* What this task involves: Extract every line of text from the items below, word for word, and leave the pictures out.

[Records from a dataset]
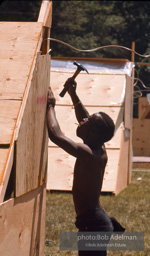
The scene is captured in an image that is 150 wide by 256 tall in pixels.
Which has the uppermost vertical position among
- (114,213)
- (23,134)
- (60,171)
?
(60,171)

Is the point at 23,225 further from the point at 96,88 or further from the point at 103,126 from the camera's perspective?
the point at 96,88

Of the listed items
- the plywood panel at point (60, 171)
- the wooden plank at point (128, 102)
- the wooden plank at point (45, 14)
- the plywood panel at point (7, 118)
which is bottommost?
the plywood panel at point (7, 118)

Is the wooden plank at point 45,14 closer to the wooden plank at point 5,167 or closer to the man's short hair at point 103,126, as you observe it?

* Expected answer:
The scene is captured in an image that is 150 wide by 256 tall in pixels.
Which has the uppermost vertical position among
- (114,213)
- (23,134)
- (60,171)
?
(60,171)

Is the point at 23,225 further from the point at 96,88 or further from the point at 103,126 from the camera's perspective?
the point at 96,88

Of the listed items
- the plywood panel at point (60, 171)
- the wooden plank at point (128, 102)
- the wooden plank at point (45, 14)
- the plywood panel at point (7, 118)
which is bottommost?
the plywood panel at point (7, 118)

Is the wooden plank at point 45,14 closer to the wooden plank at point 5,167 or closer to the man's short hair at point 103,126, as you observe it?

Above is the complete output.